EXERCISE INSTRUCTIONS -
Using the records below, give again exactly the lines from the line that contains "content: unidentified animal" through the line that contains "United States, site archbold_FL-26.", both ends included, and only those.

Stored items:
---------------

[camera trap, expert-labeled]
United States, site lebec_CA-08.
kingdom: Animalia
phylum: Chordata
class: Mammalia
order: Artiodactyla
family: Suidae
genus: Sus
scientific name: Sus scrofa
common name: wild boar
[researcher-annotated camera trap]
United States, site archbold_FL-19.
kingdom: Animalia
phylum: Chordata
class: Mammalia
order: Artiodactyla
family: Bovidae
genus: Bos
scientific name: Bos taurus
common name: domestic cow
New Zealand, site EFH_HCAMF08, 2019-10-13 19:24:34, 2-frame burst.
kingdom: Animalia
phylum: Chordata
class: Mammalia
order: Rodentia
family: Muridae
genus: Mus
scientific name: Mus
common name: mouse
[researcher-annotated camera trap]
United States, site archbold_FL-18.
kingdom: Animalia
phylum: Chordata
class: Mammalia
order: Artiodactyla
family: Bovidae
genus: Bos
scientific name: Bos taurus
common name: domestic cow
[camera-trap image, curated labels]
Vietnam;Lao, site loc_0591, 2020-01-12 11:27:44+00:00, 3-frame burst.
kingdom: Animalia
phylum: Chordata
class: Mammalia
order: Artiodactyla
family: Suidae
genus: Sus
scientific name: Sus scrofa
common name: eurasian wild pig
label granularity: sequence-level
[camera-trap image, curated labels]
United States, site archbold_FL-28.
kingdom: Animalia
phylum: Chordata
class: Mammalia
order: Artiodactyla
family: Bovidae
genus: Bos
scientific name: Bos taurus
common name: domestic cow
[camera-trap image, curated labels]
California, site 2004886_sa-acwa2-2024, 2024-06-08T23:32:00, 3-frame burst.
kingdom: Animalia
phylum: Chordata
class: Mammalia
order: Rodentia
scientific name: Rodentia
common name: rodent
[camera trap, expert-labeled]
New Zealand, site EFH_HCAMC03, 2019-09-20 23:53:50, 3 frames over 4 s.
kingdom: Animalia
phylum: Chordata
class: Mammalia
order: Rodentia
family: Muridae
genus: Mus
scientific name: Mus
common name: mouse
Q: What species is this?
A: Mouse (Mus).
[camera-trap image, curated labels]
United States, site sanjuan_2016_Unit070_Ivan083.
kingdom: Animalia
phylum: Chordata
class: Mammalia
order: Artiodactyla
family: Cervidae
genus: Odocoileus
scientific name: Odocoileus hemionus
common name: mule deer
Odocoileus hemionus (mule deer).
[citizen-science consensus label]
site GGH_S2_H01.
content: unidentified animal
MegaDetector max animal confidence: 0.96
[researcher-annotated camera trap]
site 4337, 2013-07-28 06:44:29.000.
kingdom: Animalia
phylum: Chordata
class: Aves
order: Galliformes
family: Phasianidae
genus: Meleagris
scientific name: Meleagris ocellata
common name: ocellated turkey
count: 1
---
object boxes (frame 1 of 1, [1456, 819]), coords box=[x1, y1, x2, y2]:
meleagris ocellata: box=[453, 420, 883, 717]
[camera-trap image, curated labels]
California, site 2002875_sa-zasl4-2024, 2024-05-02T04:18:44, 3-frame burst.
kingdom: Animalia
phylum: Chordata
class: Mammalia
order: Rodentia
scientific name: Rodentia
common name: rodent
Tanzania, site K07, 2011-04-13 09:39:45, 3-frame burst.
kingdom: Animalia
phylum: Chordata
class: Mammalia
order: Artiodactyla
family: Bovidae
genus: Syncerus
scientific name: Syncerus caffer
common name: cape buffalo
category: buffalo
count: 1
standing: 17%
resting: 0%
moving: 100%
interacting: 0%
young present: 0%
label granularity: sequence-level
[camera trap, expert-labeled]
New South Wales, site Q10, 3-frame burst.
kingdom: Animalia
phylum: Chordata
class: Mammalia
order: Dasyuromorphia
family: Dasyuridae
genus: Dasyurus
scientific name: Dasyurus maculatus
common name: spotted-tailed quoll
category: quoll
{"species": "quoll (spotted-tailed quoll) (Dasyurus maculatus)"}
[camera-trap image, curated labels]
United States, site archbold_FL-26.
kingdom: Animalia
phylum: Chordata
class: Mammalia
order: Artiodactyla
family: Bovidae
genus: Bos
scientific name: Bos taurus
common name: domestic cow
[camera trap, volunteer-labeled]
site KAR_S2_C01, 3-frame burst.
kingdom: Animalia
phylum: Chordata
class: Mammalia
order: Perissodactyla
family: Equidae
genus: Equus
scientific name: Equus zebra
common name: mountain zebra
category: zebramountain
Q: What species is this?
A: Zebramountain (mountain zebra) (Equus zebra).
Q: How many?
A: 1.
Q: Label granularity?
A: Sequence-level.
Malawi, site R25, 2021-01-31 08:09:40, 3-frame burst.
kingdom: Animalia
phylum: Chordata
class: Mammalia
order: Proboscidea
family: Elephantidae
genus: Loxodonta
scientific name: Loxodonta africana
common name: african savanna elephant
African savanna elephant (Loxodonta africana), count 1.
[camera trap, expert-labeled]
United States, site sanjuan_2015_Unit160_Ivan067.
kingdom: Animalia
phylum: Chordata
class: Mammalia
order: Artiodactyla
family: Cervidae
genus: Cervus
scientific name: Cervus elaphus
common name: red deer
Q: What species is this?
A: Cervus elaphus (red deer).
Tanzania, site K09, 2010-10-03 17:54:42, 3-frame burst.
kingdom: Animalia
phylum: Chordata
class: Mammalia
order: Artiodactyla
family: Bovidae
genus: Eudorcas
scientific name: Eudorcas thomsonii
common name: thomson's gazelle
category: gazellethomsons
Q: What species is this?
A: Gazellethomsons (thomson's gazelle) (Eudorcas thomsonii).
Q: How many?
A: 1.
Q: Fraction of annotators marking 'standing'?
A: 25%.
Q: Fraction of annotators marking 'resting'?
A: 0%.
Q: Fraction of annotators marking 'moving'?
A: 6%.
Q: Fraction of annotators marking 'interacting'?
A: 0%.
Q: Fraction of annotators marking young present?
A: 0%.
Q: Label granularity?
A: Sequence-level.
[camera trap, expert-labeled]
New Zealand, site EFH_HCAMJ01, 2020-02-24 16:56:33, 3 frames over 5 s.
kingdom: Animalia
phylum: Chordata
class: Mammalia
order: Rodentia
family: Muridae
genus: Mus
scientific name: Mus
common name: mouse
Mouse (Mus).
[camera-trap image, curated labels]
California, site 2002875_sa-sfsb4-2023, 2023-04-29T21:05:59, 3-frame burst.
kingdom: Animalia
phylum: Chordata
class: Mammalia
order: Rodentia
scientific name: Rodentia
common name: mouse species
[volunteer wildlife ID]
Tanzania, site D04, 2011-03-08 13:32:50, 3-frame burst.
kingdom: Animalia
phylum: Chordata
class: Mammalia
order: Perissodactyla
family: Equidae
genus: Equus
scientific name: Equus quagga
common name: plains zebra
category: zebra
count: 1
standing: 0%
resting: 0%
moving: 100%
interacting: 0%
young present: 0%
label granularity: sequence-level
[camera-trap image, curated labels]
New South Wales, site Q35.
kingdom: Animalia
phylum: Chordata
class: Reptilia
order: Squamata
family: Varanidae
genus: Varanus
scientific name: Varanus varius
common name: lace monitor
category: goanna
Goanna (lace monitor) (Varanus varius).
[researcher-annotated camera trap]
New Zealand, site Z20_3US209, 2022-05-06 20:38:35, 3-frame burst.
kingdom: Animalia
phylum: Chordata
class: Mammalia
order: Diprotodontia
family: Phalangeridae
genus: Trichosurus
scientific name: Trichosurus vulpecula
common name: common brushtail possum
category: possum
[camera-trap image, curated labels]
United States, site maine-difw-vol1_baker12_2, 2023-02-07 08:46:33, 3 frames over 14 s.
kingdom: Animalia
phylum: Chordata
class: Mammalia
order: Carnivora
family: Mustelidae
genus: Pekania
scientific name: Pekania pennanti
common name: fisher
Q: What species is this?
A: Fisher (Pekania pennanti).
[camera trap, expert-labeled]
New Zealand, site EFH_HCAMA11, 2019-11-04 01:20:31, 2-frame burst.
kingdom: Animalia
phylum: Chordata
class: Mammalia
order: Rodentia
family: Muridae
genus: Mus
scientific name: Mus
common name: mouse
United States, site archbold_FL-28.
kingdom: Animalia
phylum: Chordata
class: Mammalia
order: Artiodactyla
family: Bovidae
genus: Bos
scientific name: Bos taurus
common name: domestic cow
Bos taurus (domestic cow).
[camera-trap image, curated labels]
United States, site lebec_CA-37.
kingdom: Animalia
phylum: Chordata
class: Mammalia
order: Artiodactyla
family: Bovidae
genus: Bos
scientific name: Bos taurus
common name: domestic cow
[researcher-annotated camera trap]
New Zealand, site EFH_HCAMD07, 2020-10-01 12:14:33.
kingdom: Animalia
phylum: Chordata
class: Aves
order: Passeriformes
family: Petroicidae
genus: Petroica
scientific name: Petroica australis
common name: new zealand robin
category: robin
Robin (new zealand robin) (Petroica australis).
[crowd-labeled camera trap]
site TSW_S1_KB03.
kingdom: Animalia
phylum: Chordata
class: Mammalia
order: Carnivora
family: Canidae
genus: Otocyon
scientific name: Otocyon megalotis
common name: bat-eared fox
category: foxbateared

---------------

RESPONSE -
content: unidentified animal
MegaDetector max animal confidence: 0.96
[researcher-annotated camera trap]
site 4337, 2013-07-28 06:44:29.000.
kingdom: Animalia
phylum: Chordata
class: Aves
order: Galliformes
family: Phasianidae
genus: Meleagris
scientific name: Meleagris ocellata
common name: ocellated turkey
count: 1
---
object boxes (frame 1 of 1, [1456, 819]), coords box=[x1, y1, x2, y2]:
meleagris ocellata: box=[453, 420, 883, 717]
[camera-trap image, curated labels]
California, site 2002875_sa-zasl4-2024, 2024-05-02T04:18:44, 3-frame burst.
kingdom: Animalia
phylum: Chordata
class: Mammalia
order: Rodentia
scientific name: Rodentia
common name: rodent
Tanzania, site K07, 2011-04-13 09:39:45, 3-frame burst.
kingdom: Animalia
phylum: Chordata
class: Mammalia
order: Artiodactyla
family: Bovidae
genus: Syncerus
scientific name: Syncerus caffer
common name: cape buffalo
category: buffalo
count: 1
standing: 17%
resting: 0%
moving: 100%
interacting: 0%
young present: 0%
label granularity: sequence-level
[camera trap, expert-labeled]
New South Wales, site Q10, 3-frame burst.
kingdom: Animalia
phylum: Chordata
class: Mammalia
order: Dasyuromorphia
family: Dasyuridae
genus: Dasyurus
scientific name: Dasyurus maculatus
common name: spotted-tailed quoll
category: quoll
{"species": "quoll (spotted-tailed quoll) (Dasyurus maculatus)"}
[camera-trap image, curated labels]
United States, site archbold_FL-26.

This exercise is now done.